Given exercise - Produce the listing below again, exactly as shown.
--- Start ---
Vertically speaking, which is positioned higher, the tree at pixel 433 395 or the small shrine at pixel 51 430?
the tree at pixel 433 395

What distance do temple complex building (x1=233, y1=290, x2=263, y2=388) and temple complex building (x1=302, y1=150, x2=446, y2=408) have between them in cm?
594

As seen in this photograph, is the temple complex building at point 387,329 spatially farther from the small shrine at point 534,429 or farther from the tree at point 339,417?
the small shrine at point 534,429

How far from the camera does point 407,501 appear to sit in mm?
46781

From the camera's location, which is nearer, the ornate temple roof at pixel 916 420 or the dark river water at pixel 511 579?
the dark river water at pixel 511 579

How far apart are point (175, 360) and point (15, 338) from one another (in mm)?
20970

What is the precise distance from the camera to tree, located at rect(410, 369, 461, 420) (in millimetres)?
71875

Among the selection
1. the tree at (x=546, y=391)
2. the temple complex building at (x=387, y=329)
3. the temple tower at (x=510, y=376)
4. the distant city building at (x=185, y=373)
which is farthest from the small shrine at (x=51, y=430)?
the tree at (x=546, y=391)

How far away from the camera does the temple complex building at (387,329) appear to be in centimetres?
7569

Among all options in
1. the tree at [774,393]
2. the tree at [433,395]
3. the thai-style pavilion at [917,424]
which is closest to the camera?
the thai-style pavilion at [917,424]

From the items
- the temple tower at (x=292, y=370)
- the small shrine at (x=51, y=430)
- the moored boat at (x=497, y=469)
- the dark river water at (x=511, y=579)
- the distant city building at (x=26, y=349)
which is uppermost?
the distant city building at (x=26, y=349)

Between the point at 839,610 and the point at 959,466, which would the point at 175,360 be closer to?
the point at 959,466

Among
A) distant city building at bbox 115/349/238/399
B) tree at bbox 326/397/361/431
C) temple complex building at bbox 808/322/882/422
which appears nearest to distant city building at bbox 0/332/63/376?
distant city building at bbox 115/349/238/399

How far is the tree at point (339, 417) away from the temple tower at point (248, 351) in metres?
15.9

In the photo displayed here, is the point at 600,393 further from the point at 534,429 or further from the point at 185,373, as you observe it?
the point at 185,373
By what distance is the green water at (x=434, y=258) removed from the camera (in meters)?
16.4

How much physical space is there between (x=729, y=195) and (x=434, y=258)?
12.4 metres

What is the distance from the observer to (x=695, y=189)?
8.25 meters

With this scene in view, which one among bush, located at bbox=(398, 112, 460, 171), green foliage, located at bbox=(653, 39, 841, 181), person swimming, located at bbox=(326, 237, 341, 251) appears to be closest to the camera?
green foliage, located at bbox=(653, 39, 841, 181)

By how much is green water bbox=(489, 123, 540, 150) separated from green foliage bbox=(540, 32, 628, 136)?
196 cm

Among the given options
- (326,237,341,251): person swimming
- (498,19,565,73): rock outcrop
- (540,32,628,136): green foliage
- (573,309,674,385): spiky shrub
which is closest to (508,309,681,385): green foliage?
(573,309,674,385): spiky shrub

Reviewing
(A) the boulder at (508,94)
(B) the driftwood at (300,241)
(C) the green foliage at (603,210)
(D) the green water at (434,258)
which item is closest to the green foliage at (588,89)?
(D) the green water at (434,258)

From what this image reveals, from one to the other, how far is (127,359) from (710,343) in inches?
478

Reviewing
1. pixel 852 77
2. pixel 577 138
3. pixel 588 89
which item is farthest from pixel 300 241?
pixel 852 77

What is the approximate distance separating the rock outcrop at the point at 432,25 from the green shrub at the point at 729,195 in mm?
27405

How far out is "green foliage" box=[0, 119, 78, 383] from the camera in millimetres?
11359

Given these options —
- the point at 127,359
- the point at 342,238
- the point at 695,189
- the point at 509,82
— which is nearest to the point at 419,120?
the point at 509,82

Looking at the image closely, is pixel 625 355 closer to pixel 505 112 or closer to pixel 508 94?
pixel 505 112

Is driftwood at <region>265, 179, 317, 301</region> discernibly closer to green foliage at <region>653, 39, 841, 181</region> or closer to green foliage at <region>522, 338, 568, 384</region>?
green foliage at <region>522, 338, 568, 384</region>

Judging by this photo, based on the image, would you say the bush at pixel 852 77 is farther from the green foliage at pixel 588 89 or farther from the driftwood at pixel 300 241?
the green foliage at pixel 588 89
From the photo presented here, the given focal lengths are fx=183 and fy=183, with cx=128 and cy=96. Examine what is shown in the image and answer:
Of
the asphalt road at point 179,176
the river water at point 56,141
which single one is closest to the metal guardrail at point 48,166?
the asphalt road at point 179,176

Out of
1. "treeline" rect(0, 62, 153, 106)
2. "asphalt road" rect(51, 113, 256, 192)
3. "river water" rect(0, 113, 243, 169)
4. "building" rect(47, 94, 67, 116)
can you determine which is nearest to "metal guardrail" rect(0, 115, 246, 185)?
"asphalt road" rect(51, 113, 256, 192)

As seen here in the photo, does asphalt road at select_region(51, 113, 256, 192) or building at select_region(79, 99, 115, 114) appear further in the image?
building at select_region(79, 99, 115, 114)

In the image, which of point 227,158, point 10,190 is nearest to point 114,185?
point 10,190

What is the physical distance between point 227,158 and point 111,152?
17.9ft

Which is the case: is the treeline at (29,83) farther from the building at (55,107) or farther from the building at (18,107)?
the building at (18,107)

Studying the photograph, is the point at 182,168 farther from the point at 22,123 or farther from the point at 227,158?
--- End ---
Task solution -
Vertically speaking, which is positioned higher, the tree at pixel 433 395 or the small shrine at pixel 51 430?
the tree at pixel 433 395

What distance do temple complex building (x1=233, y1=290, x2=263, y2=388) and temple complex building (x1=302, y1=150, x2=446, y2=408) have between them in cm?
594

As seen in this photograph, is the temple complex building at point 387,329 spatially farther from the small shrine at point 534,429 or farther from the tree at point 339,417?
the small shrine at point 534,429

How far from the camera does point 407,501 appear to sit in mm?
46781

From the camera's location, which is nearer, the ornate temple roof at pixel 916 420 or the dark river water at pixel 511 579?
the dark river water at pixel 511 579

How far apart are point (175, 360) and point (15, 338) from one another (in mm)?
20970

What is the precise distance from the camera to tree, located at rect(410, 369, 461, 420) (in millimetres)?
71875

Among the selection
1. the tree at (x=546, y=391)
2. the temple complex building at (x=387, y=329)
3. the temple tower at (x=510, y=376)
4. the distant city building at (x=185, y=373)
which is farthest from the small shrine at (x=51, y=430)?
the tree at (x=546, y=391)

How far away from the camera does the temple complex building at (387,329) appear to be in centimetres?
7569

Among all options in
1. the tree at [774,393]
2. the tree at [433,395]
3. the thai-style pavilion at [917,424]
which is closest to the camera?
the thai-style pavilion at [917,424]

From the items
- the temple tower at (x=292, y=370)
- the small shrine at (x=51, y=430)
- the moored boat at (x=497, y=469)
- the dark river water at (x=511, y=579)
- the distant city building at (x=26, y=349)
which is uppermost?
the distant city building at (x=26, y=349)

Between the point at 839,610 and the point at 959,466, which would the point at 175,360 be closer to?
the point at 959,466

Among
A) distant city building at bbox 115/349/238/399
B) tree at bbox 326/397/361/431
C) temple complex building at bbox 808/322/882/422
which appears nearest to distant city building at bbox 0/332/63/376?
distant city building at bbox 115/349/238/399

How far is the tree at point (339, 417) away from the temple tower at point (248, 351) in metres?
15.9

In the photo displayed here, is the point at 600,393 further from the point at 534,429 or further from the point at 185,373, as you observe it?
the point at 185,373
By what distance is the green water at (x=434, y=258) removed from the camera (in meters)?
16.4

How much physical space is there between (x=729, y=195) and (x=434, y=258)?
12.4 metres

What is the distance from the observer to (x=695, y=189)?
8.25 meters

With this scene in view, which one among bush, located at bbox=(398, 112, 460, 171), green foliage, located at bbox=(653, 39, 841, 181), person swimming, located at bbox=(326, 237, 341, 251) appears to be closest to the camera?
green foliage, located at bbox=(653, 39, 841, 181)

By how much is green water bbox=(489, 123, 540, 150) separated from green foliage bbox=(540, 32, 628, 136)?
196 cm

Among the given options
- (326,237,341,251): person swimming
- (498,19,565,73): rock outcrop
- (540,32,628,136): green foliage
- (573,309,674,385): spiky shrub
which is closest to (508,309,681,385): green foliage?
(573,309,674,385): spiky shrub

Reviewing
(A) the boulder at (508,94)
(B) the driftwood at (300,241)
(C) the green foliage at (603,210)
(D) the green water at (434,258)
which item is closest to the green foliage at (588,89)?
(D) the green water at (434,258)

From what this image reveals, from one to the other, how far is (127,359) from (710,343) in inches?
478

Reviewing
1. pixel 852 77
2. pixel 577 138
3. pixel 588 89
which item is farthest from pixel 300 241?
pixel 852 77

What is the approximate distance separating the rock outcrop at the point at 432,25 from the green shrub at the point at 729,195 in mm?
27405

How far out is "green foliage" box=[0, 119, 78, 383] from the camera in millimetres?
11359

Given these options —
- the point at 127,359
- the point at 342,238
- the point at 695,189
- the point at 509,82
— which is nearest to the point at 419,120?
the point at 509,82

Looking at the image closely, is pixel 625 355 closer to pixel 505 112 or closer to pixel 508 94?
pixel 505 112

Is driftwood at <region>265, 179, 317, 301</region> discernibly closer to green foliage at <region>653, 39, 841, 181</region> or closer to green foliage at <region>522, 338, 568, 384</region>?
green foliage at <region>522, 338, 568, 384</region>

Judging by this photo, based on the image, would you say the bush at pixel 852 77 is farther from the green foliage at pixel 588 89 or farther from the driftwood at pixel 300 241?
the green foliage at pixel 588 89
From the photo presented here, the given focal lengths are fx=183 and fy=183, with cx=128 and cy=96. Examine what is shown in the image and answer:
Of
the asphalt road at point 179,176
the river water at point 56,141
which single one is closest to the metal guardrail at point 48,166?
the asphalt road at point 179,176

Out of
1. "treeline" rect(0, 62, 153, 106)
2. "asphalt road" rect(51, 113, 256, 192)
3. "river water" rect(0, 113, 243, 169)
4. "building" rect(47, 94, 67, 116)
can you determine which is nearest to "metal guardrail" rect(0, 115, 246, 185)?
"asphalt road" rect(51, 113, 256, 192)

As seen here in the photo, does asphalt road at select_region(51, 113, 256, 192) or building at select_region(79, 99, 115, 114) appear further in the image?
building at select_region(79, 99, 115, 114)

In the image, which of point 227,158, point 10,190 is nearest to point 114,185?
point 10,190

What is the physical distance between point 227,158 and point 111,152?
17.9ft

Which is the case: is the treeline at (29,83) farther from the building at (55,107) or farther from the building at (18,107)?
the building at (18,107)

Studying the photograph, is the point at 182,168 farther from the point at 22,123 or farther from the point at 227,158?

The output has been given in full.